Pen and Sword Military, 2021. — 192 p.
How can we attempt to understand the experience of those involved in ancient battles, sieges and campaigns? What was the visual impact of seeing the massed ranks of the enemy approaching or the sky darkened with their arrows? How did it feel to be trapped in the press of bodies as phalanxes clashed shield to shield? What of the taste of dust on the march or the smell of split blood and entrails? What of the rumble of approaching cavalry, the clash of iron weapons and the screams of the dying? The assault on all five senses which must have occurred is the subject of this innovative book.
Sensory history is a new approach that attempts to understand the full spectrum of the experience of the participants in history. Conor Whately is the first to apply the discipline in a dedicated study of warfare in the classical world. He draws on literary, archaeological, reconstructive and comparative evidence to understand the human experience of the ancient battlefield in unprecedented depth.

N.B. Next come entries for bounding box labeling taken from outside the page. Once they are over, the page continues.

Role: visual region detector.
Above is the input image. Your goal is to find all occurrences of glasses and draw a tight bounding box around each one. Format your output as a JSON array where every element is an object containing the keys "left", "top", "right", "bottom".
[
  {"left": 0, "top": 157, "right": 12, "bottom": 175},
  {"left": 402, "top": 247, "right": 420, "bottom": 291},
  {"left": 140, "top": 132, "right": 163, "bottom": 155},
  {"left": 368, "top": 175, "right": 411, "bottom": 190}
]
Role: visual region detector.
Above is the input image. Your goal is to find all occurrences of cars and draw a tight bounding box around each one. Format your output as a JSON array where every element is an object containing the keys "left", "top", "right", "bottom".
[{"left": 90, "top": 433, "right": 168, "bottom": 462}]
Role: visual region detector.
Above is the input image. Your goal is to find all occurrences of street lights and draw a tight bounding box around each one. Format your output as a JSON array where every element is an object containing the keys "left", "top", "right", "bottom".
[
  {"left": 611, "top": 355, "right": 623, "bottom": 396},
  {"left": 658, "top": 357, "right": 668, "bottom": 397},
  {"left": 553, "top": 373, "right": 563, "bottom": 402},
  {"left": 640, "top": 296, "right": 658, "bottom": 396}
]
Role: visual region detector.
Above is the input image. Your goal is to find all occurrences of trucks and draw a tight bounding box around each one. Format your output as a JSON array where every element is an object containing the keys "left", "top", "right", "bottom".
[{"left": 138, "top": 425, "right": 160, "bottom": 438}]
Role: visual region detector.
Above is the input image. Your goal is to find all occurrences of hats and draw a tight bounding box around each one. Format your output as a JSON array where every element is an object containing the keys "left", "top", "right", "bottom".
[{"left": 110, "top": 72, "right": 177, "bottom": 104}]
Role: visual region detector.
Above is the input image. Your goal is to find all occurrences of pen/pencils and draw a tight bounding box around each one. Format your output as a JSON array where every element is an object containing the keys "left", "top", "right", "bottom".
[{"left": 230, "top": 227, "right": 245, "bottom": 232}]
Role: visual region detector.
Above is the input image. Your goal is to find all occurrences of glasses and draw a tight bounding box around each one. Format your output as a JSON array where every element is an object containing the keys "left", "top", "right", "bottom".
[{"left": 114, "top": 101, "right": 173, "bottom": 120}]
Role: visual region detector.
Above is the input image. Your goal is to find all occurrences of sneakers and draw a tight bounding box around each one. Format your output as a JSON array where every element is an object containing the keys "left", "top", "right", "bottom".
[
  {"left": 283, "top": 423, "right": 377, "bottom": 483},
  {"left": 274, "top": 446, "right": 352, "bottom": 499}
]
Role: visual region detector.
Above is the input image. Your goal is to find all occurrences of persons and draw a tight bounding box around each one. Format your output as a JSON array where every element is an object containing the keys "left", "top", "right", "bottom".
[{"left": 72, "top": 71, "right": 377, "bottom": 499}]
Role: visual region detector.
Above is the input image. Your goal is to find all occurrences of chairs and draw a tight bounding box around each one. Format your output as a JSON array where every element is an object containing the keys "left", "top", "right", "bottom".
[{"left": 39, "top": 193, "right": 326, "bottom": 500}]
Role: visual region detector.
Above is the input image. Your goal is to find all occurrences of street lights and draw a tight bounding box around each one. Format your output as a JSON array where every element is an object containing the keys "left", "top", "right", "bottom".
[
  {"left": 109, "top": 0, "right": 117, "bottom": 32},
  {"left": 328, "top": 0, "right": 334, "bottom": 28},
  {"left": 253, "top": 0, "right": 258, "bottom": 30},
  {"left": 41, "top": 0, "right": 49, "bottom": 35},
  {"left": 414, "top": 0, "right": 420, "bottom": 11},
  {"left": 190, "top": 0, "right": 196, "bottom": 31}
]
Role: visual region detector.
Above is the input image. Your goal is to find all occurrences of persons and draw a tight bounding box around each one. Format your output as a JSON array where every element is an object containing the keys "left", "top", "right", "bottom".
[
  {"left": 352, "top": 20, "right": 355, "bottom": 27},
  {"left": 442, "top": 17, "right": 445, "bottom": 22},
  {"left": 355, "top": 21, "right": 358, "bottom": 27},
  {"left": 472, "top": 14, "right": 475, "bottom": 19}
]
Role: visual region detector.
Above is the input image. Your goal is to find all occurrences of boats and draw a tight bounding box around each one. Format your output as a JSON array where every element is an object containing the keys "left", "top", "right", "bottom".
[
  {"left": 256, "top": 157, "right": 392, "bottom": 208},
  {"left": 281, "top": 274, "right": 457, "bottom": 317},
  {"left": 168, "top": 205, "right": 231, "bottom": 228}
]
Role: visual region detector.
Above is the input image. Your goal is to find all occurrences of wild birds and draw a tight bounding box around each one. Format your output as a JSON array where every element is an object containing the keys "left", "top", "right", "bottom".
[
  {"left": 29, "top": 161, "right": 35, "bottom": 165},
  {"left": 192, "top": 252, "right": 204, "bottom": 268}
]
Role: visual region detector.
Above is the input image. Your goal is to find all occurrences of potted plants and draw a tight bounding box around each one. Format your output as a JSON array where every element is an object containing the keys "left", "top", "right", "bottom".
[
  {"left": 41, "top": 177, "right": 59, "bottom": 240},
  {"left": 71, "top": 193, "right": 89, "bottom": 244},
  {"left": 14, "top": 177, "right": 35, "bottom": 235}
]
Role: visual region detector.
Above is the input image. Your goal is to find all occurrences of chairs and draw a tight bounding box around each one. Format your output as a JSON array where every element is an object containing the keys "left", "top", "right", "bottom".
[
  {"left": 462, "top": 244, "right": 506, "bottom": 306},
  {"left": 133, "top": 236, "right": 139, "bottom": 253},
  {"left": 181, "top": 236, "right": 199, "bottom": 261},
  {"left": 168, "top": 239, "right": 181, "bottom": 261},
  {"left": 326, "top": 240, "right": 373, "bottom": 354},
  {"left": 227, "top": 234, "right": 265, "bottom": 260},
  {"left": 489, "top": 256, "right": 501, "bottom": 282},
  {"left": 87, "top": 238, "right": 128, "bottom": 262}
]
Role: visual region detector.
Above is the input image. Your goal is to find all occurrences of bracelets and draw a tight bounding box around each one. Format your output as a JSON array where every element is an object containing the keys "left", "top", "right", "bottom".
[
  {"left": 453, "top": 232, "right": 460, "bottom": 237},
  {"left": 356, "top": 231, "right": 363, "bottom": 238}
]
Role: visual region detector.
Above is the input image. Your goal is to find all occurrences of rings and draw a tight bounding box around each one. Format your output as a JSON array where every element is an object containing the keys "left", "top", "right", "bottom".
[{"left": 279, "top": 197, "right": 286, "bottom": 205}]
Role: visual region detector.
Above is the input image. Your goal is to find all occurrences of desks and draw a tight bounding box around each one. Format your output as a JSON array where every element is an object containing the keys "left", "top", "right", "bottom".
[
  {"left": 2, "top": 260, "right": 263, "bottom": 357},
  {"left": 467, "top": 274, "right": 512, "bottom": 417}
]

Conor Whately gained his doctorate in Classics and Ancient History from the University of Warwick and is now an associate professor of Classics at the University of Winnipeg, Canada. He has published widely on ancient warfare, particularly in the Late Roman world, including four previous books:
Battles and Generals (2016),
Exercitus Moesiae (2016),
An Introduction to the Roman Military from Marius to Theodosius II (2020), and
Greek and Roman Military Manuals: Genre, Theory, Influence (2020, co-edited with James Chlup).